● **TO DO**
Rewrite the lines below, changing every "wet sand" to "damp sand" and keeping everything else the same.

● **DATA FOR PROCESSING**
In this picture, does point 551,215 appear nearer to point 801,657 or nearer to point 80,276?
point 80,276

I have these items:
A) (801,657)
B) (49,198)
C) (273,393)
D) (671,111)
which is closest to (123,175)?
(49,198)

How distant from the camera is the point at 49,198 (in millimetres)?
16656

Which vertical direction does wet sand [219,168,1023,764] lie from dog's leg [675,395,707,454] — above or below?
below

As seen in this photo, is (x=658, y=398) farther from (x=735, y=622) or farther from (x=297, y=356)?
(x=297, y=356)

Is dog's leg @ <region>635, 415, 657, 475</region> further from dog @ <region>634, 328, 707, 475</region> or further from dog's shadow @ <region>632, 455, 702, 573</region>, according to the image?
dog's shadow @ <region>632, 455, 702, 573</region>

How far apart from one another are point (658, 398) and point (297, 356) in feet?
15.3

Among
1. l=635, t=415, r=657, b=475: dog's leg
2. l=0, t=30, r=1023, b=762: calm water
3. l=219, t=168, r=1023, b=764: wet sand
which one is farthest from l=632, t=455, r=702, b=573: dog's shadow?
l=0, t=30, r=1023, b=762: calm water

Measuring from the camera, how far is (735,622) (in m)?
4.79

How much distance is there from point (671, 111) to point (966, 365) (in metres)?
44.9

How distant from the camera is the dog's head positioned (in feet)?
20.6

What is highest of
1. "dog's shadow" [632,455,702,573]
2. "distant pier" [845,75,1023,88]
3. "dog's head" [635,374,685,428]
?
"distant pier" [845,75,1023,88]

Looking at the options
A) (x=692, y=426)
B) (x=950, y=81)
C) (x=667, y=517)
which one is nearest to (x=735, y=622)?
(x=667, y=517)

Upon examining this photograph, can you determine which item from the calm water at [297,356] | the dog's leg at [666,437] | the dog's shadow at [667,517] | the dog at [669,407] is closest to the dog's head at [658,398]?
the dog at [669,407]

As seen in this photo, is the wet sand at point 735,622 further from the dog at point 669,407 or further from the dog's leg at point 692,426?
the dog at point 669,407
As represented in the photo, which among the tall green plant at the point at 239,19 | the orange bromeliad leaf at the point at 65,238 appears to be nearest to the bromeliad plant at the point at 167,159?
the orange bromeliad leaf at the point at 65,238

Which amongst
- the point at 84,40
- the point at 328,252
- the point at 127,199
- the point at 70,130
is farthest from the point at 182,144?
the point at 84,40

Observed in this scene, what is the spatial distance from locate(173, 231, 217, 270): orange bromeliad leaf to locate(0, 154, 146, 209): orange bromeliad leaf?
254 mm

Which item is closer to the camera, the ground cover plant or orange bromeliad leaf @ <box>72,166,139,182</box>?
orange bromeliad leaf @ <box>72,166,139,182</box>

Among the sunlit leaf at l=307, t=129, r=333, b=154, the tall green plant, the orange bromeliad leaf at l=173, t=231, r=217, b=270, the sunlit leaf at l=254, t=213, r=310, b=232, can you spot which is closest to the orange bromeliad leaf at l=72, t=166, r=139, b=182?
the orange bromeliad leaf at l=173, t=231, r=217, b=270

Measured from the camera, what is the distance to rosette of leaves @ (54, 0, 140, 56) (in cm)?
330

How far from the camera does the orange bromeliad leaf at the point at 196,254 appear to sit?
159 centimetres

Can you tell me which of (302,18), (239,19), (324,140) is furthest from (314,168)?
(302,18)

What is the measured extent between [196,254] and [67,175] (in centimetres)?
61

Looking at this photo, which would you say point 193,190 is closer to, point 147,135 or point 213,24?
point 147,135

● **OUTPUT FOR THIS EXERCISE**
In this picture, does point 551,215 appear nearer to point 801,657 or nearer to point 80,276?
point 80,276

I have these items:
A) (801,657)
B) (49,198)
C) (273,393)
D) (671,111)
which is closest to (123,175)?
(49,198)

How distant from the camera is the point at 49,198 (in millimetres)?
16656

Which vertical direction does damp sand [219,168,1023,764] lie from dog's leg [675,395,707,454] — above or below?
below

As seen in this photo, is (x=658, y=398) farther from (x=735, y=622) or farther from (x=297, y=356)?
(x=297, y=356)

Is dog's leg @ <region>635, 415, 657, 475</region> further from dog @ <region>634, 328, 707, 475</region> or further from dog's shadow @ <region>632, 455, 702, 573</region>, according to the image?
dog's shadow @ <region>632, 455, 702, 573</region>

How far apart from one another are point (658, 398) and point (297, 356) in feet?
15.3

Among
1. l=635, t=415, r=657, b=475: dog's leg
2. l=0, t=30, r=1023, b=762: calm water
3. l=219, t=168, r=1023, b=764: damp sand
which one is farthest from l=632, t=455, r=702, b=573: dog's shadow?
l=0, t=30, r=1023, b=762: calm water

Measuring from the camera, how far is (735,622) (in m)?
4.79

How much distance is there from point (671, 111) to point (966, 365) (in metres)?
44.9

How distant from the camera is the dog's head positioned (in feet)?
20.6

What is highest of
1. "dog's shadow" [632,455,702,573]
2. "distant pier" [845,75,1023,88]
3. "dog's head" [635,374,685,428]
?
"distant pier" [845,75,1023,88]

Looking at the options
A) (x=692, y=426)
B) (x=950, y=81)
C) (x=667, y=517)
which one is nearest to (x=735, y=622)?
(x=667, y=517)

Upon examining this photograph, can you determine which item from the calm water at [297,356] | the dog's leg at [666,437] | the dog's shadow at [667,517] | the dog at [669,407] is closest to the dog's head at [658,398]?
the dog at [669,407]

As seen in this photo, is the damp sand at point 735,622 further from the dog at point 669,407 or further from the dog's leg at point 692,426?
the dog at point 669,407
As represented in the photo, which among the tall green plant at the point at 239,19 | the orange bromeliad leaf at the point at 65,238 appears to be nearest to the bromeliad plant at the point at 167,159?
the orange bromeliad leaf at the point at 65,238

Which amongst
- the point at 84,40
- the point at 328,252
- the point at 127,199
- the point at 70,130
is farthest from the point at 182,144?
the point at 84,40

Observed in this scene, what is the spatial distance from locate(173, 231, 217, 270): orange bromeliad leaf to locate(0, 154, 146, 209): orange bromeliad leaf?
254 mm

Which item is closer to the camera, the ground cover plant or orange bromeliad leaf @ <box>72,166,139,182</box>?
orange bromeliad leaf @ <box>72,166,139,182</box>

Among the sunlit leaf at l=307, t=129, r=333, b=154, the tall green plant, the orange bromeliad leaf at l=173, t=231, r=217, b=270, the sunlit leaf at l=254, t=213, r=310, b=232, can you spot which is closest to the orange bromeliad leaf at l=72, t=166, r=139, b=182?
the orange bromeliad leaf at l=173, t=231, r=217, b=270

Measured from the camera, what is the distance to rosette of leaves @ (54, 0, 140, 56) (in cm)?
330

How far from the camera does the orange bromeliad leaf at the point at 196,254 appear to sit?
159 centimetres

Can you tell me which of (302,18), (239,19), (324,140) is furthest from (314,168)?
(302,18)

What is the measured extent between [196,254] and [67,175] (in centimetres)?
61

Looking at this photo, which would you say point 193,190 is closer to, point 147,135 or point 213,24?
point 147,135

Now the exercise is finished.